Я оценила, что он занимает площадь, равную площади многоквартирного дома, в котором жили мы с Лео. Живу, — напоминаю я себе.
Если я забуду, кто я есть — чего я хочу, — я не справлюсь с этим. Я должна помнить, что это временно. Что серьезность на лице Ника, когда он сказал мне, что мы с Лео в опасности, быстро исчезнет, и жизнь вернется в нормальное русло.
Виктор останавливает машину перед зданием. Называть это домом неправильно. Это дворец. Жилой комплекс. Два крыла примыкают к массивному входу, простираясь достаточно далеко в каждую сторону. Невозможно охватить все сооружение сразу.
Та же машина, на которой умчался Ник, припаркована у деревянных дверей, обозначающих вход в особняк.

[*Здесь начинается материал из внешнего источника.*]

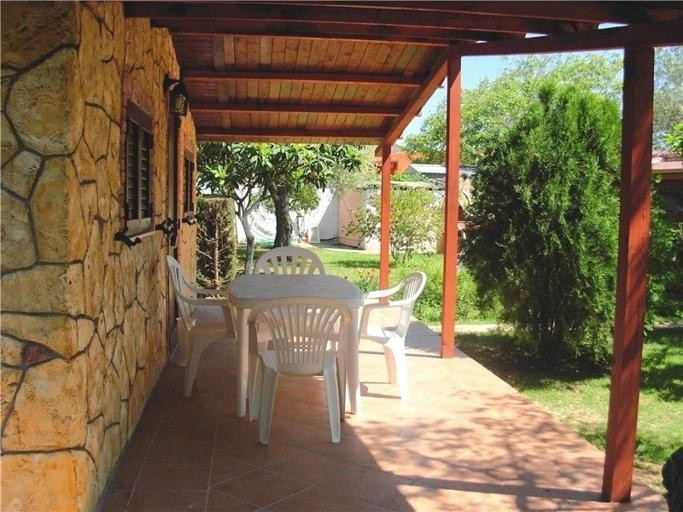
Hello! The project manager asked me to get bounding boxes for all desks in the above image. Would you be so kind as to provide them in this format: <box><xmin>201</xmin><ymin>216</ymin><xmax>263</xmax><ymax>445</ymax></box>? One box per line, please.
<box><xmin>227</xmin><ymin>275</ymin><xmax>363</xmax><ymax>416</ymax></box>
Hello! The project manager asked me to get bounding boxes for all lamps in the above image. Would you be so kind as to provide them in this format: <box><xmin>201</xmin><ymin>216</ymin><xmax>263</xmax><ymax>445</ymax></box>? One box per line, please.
<box><xmin>165</xmin><ymin>74</ymin><xmax>190</xmax><ymax>116</ymax></box>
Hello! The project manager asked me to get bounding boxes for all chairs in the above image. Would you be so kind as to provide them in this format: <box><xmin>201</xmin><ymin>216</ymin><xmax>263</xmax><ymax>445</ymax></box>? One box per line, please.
<box><xmin>254</xmin><ymin>246</ymin><xmax>325</xmax><ymax>274</ymax></box>
<box><xmin>167</xmin><ymin>254</ymin><xmax>238</xmax><ymax>395</ymax></box>
<box><xmin>357</xmin><ymin>270</ymin><xmax>427</xmax><ymax>402</ymax></box>
<box><xmin>246</xmin><ymin>299</ymin><xmax>348</xmax><ymax>443</ymax></box>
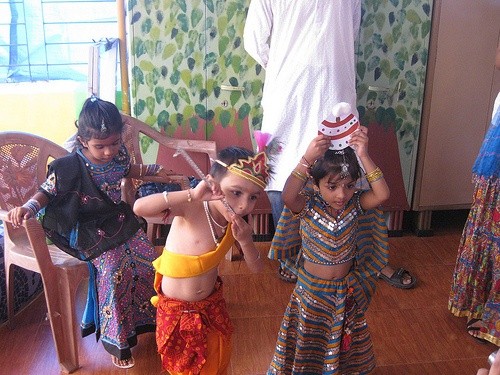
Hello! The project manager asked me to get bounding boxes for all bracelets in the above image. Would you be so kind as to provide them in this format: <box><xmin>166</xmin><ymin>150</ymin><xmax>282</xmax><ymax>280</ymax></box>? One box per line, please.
<box><xmin>290</xmin><ymin>157</ymin><xmax>312</xmax><ymax>183</ymax></box>
<box><xmin>23</xmin><ymin>199</ymin><xmax>41</xmax><ymax>216</ymax></box>
<box><xmin>244</xmin><ymin>250</ymin><xmax>261</xmax><ymax>263</ymax></box>
<box><xmin>187</xmin><ymin>188</ymin><xmax>192</xmax><ymax>203</ymax></box>
<box><xmin>365</xmin><ymin>167</ymin><xmax>383</xmax><ymax>183</ymax></box>
<box><xmin>163</xmin><ymin>191</ymin><xmax>172</xmax><ymax>210</ymax></box>
<box><xmin>139</xmin><ymin>164</ymin><xmax>163</xmax><ymax>177</ymax></box>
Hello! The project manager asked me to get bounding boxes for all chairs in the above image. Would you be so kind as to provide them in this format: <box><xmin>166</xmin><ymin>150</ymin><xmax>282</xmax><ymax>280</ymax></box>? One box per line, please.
<box><xmin>121</xmin><ymin>112</ymin><xmax>241</xmax><ymax>263</ymax></box>
<box><xmin>0</xmin><ymin>131</ymin><xmax>135</xmax><ymax>375</ymax></box>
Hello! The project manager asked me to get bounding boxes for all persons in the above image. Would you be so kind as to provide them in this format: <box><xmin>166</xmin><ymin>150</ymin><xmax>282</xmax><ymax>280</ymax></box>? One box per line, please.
<box><xmin>243</xmin><ymin>0</ymin><xmax>417</xmax><ymax>289</ymax></box>
<box><xmin>8</xmin><ymin>95</ymin><xmax>170</xmax><ymax>368</ymax></box>
<box><xmin>266</xmin><ymin>127</ymin><xmax>391</xmax><ymax>375</ymax></box>
<box><xmin>133</xmin><ymin>145</ymin><xmax>274</xmax><ymax>375</ymax></box>
<box><xmin>448</xmin><ymin>46</ymin><xmax>500</xmax><ymax>375</ymax></box>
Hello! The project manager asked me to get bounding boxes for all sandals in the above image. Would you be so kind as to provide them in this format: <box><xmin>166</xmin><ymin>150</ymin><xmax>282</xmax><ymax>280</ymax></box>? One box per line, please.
<box><xmin>279</xmin><ymin>266</ymin><xmax>298</xmax><ymax>282</ymax></box>
<box><xmin>111</xmin><ymin>353</ymin><xmax>135</xmax><ymax>369</ymax></box>
<box><xmin>466</xmin><ymin>317</ymin><xmax>489</xmax><ymax>342</ymax></box>
<box><xmin>375</xmin><ymin>267</ymin><xmax>416</xmax><ymax>288</ymax></box>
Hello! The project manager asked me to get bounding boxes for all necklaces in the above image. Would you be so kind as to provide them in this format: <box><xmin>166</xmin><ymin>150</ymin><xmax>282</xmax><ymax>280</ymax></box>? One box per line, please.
<box><xmin>203</xmin><ymin>200</ymin><xmax>228</xmax><ymax>248</ymax></box>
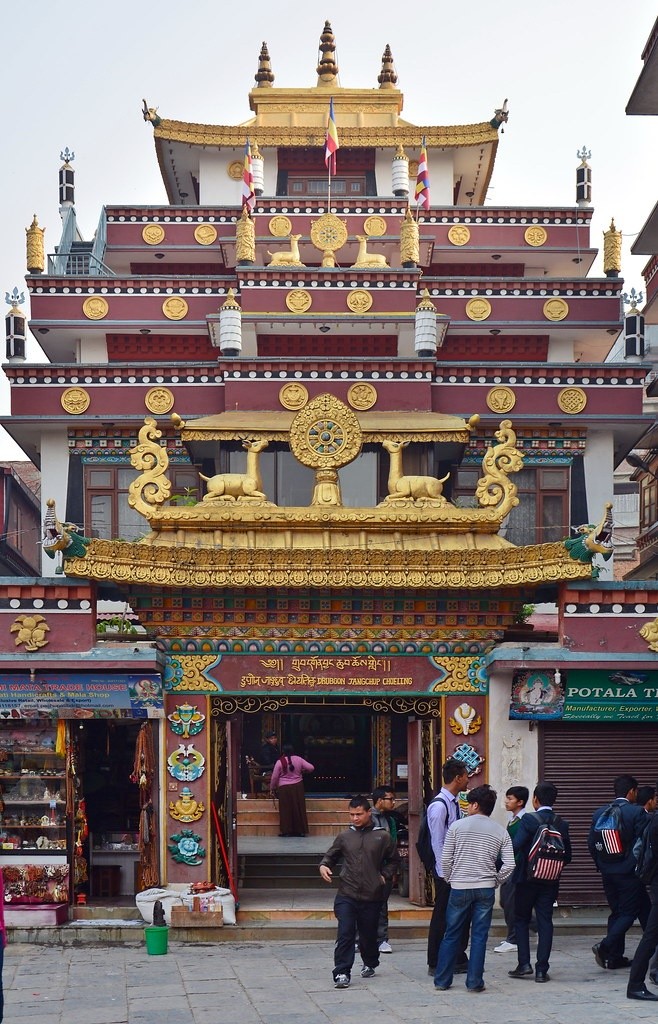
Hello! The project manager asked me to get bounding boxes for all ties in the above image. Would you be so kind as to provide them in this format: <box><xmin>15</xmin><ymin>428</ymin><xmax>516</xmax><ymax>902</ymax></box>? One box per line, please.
<box><xmin>453</xmin><ymin>799</ymin><xmax>460</xmax><ymax>820</ymax></box>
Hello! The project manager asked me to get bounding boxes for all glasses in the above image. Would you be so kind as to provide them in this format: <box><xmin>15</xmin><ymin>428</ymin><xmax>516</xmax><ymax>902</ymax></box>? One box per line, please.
<box><xmin>378</xmin><ymin>797</ymin><xmax>395</xmax><ymax>802</ymax></box>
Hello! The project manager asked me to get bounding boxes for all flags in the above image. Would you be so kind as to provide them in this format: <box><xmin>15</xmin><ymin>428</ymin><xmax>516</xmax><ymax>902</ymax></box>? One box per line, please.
<box><xmin>241</xmin><ymin>138</ymin><xmax>256</xmax><ymax>215</ymax></box>
<box><xmin>324</xmin><ymin>96</ymin><xmax>339</xmax><ymax>176</ymax></box>
<box><xmin>413</xmin><ymin>136</ymin><xmax>431</xmax><ymax>213</ymax></box>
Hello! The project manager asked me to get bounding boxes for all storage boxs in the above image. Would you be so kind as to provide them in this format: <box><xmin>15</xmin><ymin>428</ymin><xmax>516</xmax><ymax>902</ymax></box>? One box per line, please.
<box><xmin>171</xmin><ymin>905</ymin><xmax>224</xmax><ymax>928</ymax></box>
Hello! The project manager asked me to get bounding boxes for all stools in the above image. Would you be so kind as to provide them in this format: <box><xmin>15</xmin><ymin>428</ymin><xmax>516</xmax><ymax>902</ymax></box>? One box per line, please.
<box><xmin>91</xmin><ymin>864</ymin><xmax>122</xmax><ymax>896</ymax></box>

Высокая темная фигура прислоняется к черному бамперу, золотые тени танцуют на его бесстрастном лице. Пламя исчезает, затем снова вспыхивает.
Это странное ощущение — знать о ком-то мелкие детали, но не знать важных фактов. Я знаю, что Ник носит с собой серебряную зажигалку. Я даже помню, каким шершавым казался металл под моими пальцами, покрытый царапинами и возрастом.
Но я не знаю, почему Ник исчез из моей жизни, не сказав ни слова. Или масштаб того, во что именно он сейчас вовлечен, что требует, чтобы на него работала небольшая, хорошо вооруженная армия.
Когда я впервые встретила Ника, я обратила внимание на его харизму, на то, как легко привлекает одно его присутствие. Это никогда не исчезало. И это особенно очевидно сейчас, на фоне каменного особняка, ухоженной территории и темнеющего неба.
Меня беспокоит, насколько хорошо я его когда-то знала. Могу ли я вообще доверять этой его версии, которая кажется такой непринужденной в этих обстоятельствах. Которого, похоже, не беспокоит угроза насилия и наше присутствие здесь.
Мерцание снова исчезает, когда Виктор паркует машину. Я сразу открываю дверь, намереваясь потребовать ответов. Чем скорее я узнаю, в чем дело, тем легче мне будет найти какое-то решение.
Холодный воздух бьет мне в лицо. Я почему-то забыла, каким пронизывающим был ветер во время короткой прогулки от самолета до ожидающей машины. Ни таможни, ни выдачи багажа. Когда мы приземлились, не было даже работников аэропорта. Только орда мужчин в черной одежде и со стоическими выражениями лиц. Незаконно ли въезжать в страну таким образом? Вероятно. Эта мысль вызывает во мне новый всплеск беспокойства.
Я привыкла чувствовать себя одинокой. А не чувствовать себя беспомощной. Это эмоция, которую я исключила из своей системы координат и никогда не хотела снова с ней сталкиваться.
Я обхватываю себя руками, чтобы защититься от холода, чувствуя, как телефон в кармане давит на живот. Это должно было успокаивать, но больше не успокаивает.